Only the lines from the beginning of the data through the line holding "padding:0 0px 0 6px;" belong in the answer, printed exactly and without pictures.

(Data extracts)

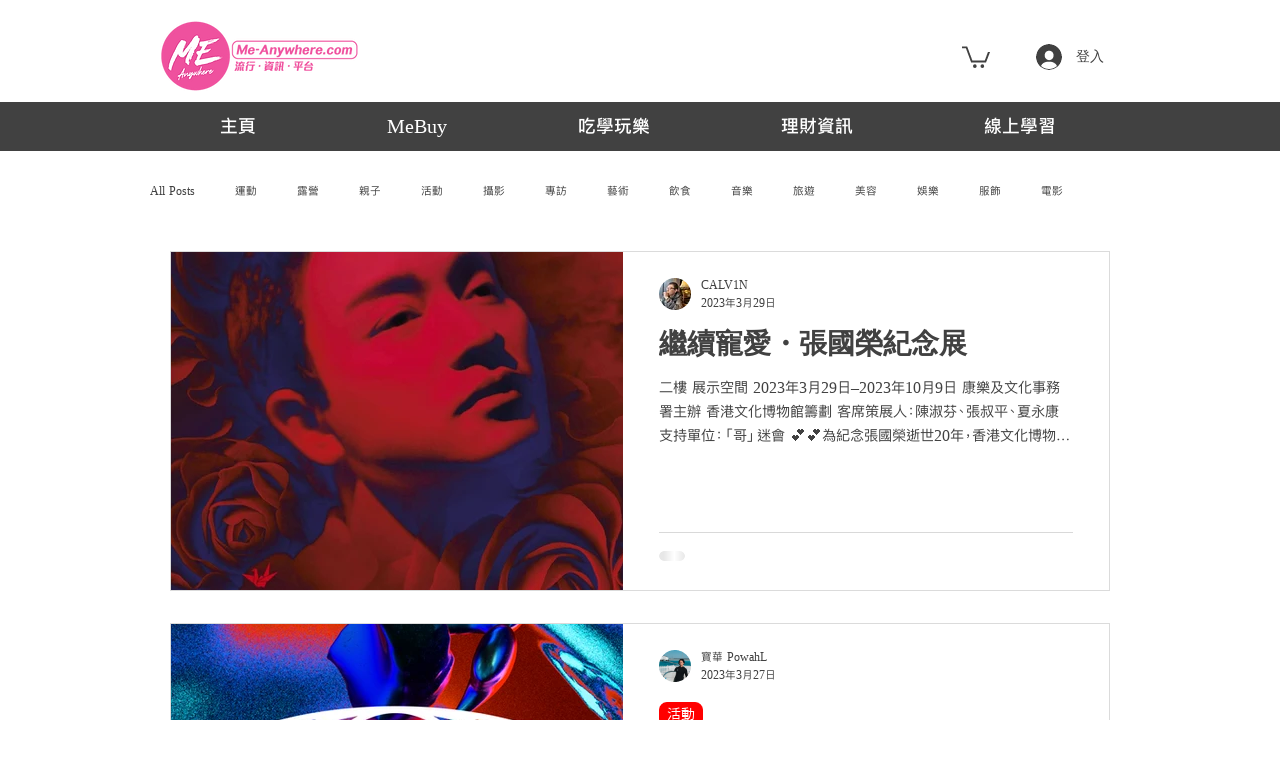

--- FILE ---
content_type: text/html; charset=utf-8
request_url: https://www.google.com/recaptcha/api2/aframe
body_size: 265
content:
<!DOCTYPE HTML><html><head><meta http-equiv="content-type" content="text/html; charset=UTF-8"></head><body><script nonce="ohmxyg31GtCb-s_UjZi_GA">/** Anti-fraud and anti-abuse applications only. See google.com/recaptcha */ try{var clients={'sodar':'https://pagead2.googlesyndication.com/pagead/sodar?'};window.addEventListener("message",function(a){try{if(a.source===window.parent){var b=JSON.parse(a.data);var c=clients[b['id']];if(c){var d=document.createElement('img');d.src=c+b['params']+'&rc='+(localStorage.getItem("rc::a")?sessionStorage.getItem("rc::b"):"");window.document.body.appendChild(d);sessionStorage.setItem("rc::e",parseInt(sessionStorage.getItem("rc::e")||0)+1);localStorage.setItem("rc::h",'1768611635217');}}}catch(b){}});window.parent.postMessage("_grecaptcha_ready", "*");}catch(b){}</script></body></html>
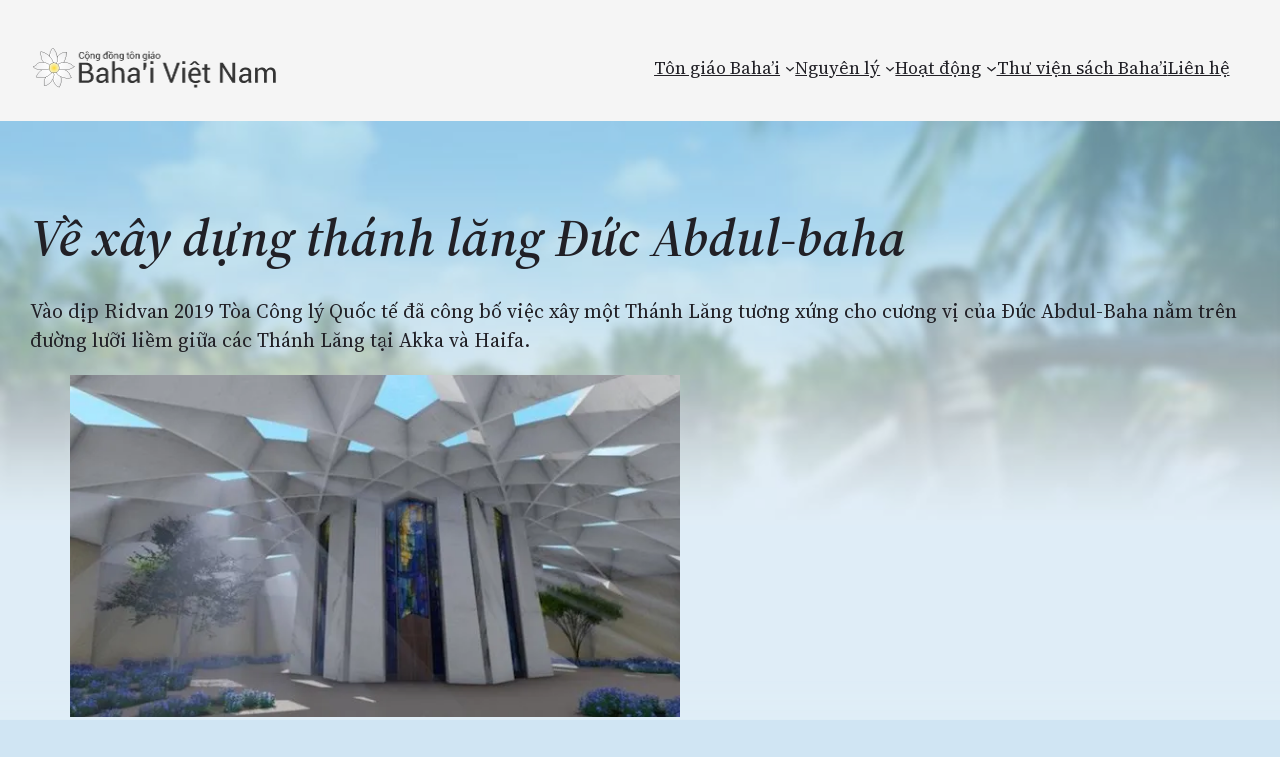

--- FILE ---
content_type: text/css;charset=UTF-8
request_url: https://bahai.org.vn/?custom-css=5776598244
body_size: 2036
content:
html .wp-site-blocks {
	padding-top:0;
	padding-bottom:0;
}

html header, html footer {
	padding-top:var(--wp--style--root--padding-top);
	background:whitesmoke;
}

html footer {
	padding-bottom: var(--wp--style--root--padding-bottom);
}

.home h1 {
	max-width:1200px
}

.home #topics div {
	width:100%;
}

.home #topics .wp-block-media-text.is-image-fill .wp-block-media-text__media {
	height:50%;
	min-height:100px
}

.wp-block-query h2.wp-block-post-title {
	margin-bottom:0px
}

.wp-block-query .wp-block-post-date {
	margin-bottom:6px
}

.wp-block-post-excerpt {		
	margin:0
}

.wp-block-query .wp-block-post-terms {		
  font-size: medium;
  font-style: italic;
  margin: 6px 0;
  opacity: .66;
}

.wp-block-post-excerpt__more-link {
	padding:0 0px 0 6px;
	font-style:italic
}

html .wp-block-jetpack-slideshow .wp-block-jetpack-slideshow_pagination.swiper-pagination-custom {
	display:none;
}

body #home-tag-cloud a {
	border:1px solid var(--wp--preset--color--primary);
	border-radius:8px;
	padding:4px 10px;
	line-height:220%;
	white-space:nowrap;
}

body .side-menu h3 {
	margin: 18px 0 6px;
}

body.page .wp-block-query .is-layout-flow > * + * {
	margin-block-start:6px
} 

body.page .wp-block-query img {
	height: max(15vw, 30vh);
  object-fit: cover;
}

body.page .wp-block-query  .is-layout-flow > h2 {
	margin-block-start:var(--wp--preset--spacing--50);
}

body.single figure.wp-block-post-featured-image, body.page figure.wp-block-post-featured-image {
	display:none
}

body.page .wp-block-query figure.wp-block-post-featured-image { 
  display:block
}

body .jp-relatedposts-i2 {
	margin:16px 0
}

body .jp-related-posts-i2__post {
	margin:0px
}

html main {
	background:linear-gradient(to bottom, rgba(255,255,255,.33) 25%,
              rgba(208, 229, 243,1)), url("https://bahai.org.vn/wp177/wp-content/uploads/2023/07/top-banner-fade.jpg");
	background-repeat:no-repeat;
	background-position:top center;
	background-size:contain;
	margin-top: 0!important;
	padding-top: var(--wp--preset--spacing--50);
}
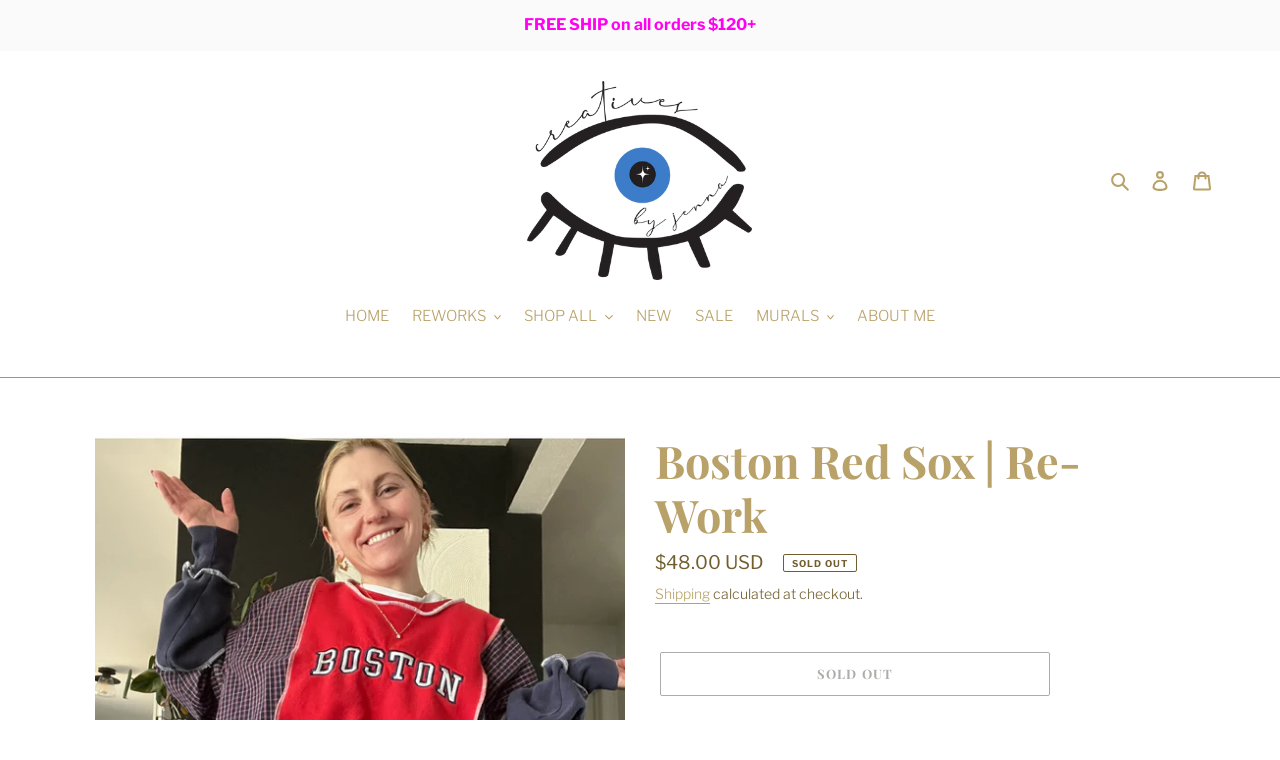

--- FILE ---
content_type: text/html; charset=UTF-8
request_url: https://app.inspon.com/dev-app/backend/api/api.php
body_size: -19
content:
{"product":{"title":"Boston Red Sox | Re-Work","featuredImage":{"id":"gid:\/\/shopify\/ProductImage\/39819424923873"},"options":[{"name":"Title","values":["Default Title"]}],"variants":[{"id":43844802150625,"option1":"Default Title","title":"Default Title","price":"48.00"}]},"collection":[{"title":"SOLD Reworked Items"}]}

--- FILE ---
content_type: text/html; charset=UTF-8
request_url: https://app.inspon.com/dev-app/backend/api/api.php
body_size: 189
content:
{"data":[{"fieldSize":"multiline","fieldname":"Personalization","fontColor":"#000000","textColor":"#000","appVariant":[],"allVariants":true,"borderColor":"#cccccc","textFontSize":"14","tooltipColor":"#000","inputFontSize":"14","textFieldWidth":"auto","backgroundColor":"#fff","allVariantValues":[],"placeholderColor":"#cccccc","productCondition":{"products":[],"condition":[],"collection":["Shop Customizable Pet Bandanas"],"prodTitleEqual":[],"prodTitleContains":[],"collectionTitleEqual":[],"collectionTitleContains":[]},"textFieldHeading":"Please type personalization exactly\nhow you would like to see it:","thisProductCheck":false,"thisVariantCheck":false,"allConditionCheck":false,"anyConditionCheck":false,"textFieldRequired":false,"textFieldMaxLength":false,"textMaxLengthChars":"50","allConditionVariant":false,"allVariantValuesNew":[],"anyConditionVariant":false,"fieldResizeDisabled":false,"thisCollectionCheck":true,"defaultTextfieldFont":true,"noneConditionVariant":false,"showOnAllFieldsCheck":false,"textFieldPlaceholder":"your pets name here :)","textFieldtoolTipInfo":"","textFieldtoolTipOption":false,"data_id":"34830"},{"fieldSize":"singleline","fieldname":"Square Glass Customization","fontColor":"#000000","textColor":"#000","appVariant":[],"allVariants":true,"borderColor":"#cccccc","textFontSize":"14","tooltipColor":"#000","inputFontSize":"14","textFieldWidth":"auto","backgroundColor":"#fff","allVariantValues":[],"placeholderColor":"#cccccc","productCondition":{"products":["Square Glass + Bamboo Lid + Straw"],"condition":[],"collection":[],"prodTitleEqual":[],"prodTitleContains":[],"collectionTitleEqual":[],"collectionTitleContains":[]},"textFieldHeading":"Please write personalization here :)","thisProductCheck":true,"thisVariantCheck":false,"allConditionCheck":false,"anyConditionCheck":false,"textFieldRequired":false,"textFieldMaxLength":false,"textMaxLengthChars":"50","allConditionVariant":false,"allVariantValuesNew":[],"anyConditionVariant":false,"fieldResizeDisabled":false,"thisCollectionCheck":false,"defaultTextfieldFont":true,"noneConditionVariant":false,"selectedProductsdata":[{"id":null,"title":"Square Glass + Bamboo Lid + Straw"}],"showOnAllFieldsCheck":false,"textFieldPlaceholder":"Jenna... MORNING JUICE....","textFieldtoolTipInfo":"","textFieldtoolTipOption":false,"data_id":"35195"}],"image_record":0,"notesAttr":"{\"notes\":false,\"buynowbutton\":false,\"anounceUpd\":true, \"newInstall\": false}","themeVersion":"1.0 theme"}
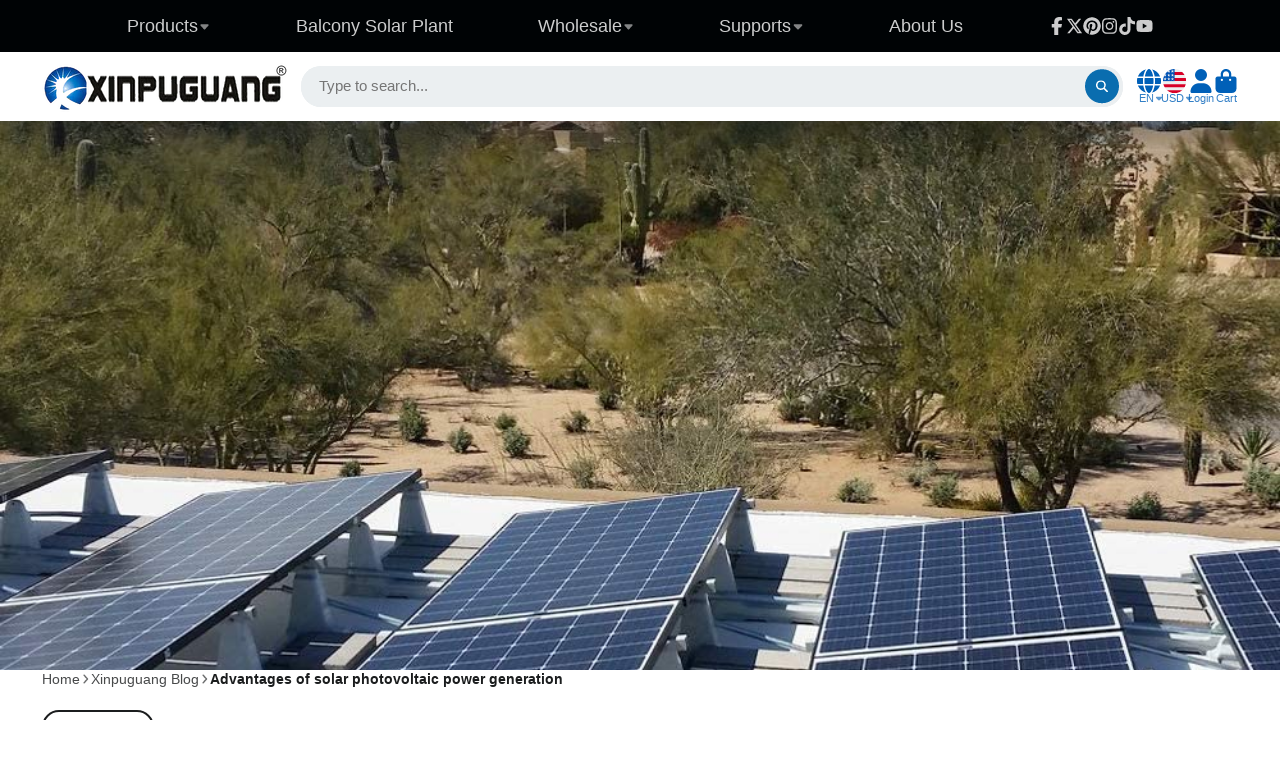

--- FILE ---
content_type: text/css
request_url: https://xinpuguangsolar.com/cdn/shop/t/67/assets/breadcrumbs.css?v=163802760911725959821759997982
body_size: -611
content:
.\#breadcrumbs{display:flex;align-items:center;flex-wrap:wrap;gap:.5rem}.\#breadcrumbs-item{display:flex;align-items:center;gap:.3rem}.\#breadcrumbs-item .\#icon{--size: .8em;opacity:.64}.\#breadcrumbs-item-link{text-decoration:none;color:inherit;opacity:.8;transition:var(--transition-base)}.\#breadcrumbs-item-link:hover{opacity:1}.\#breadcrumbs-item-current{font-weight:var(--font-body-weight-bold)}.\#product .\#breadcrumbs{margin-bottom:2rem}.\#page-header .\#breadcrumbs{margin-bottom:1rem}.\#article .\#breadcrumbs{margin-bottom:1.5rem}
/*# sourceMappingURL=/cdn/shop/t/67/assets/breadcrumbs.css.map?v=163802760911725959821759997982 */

(End Data extracts)

Your response:
--- FILE ---
content_type: text/html; charset=utf-8
request_url: https://www.google.com/recaptcha/api2/aframe
body_size: 265
content:
<!DOCTYPE HTML><html><head><meta http-equiv="content-type" content="text/html; charset=UTF-8"></head><body><script nonce="ohmxyg31GtCb-s_UjZi_GA">/** Anti-fraud and anti-abuse applications only. See google.com/recaptcha */ try{var clients={'sodar':'https://pagead2.googlesyndication.com/pagead/sodar?'};window.addEventListener("message",function(a){try{if(a.source===window.parent){var b=JSON.parse(a.data);var c=clients[b['id']];if(c){var d=document.createElement('img');d.src=c+b['params']+'&rc='+(localStorage.getItem("rc::a")?sessionStorage.getItem("rc::b"):"");window.document.body.appendChild(d);sessionStorage.setItem("rc::e",parseInt(sessionStorage.getItem("rc::e")||0)+1);localStorage.setItem("rc::h",'1768611635217');}}}catch(b){}});window.parent.postMessage("_grecaptcha_ready", "*");}catch(b){}</script></body></html>

--- FILE ---
content_type: text/css;charset=UTF-8
request_url: https://bahai.org.vn/?custom-css=5776598244
body_size: 2036
content:
html .wp-site-blocks {
	padding-top:0;
	padding-bottom:0;
}

html header, html footer {
	padding-top:var(--wp--style--root--padding-top);
	background:whitesmoke;
}

html footer {
	padding-bottom: var(--wp--style--root--padding-bottom);
}

.home h1 {
	max-width:1200px
}

.home #topics div {
	width:100%;
}

.home #topics .wp-block-media-text.is-image-fill .wp-block-media-text__media {
	height:50%;
	min-height:100px
}

.wp-block-query h2.wp-block-post-title {
	margin-bottom:0px
}

.wp-block-query .wp-block-post-date {
	margin-bottom:6px
}

.wp-block-post-excerpt {		
	margin:0
}

.wp-block-query .wp-block-post-terms {		
  font-size: medium;
  font-style: italic;
  margin: 6px 0;
  opacity: .66;
}

.wp-block-post-excerpt__more-link {
	padding:0 0px 0 6px;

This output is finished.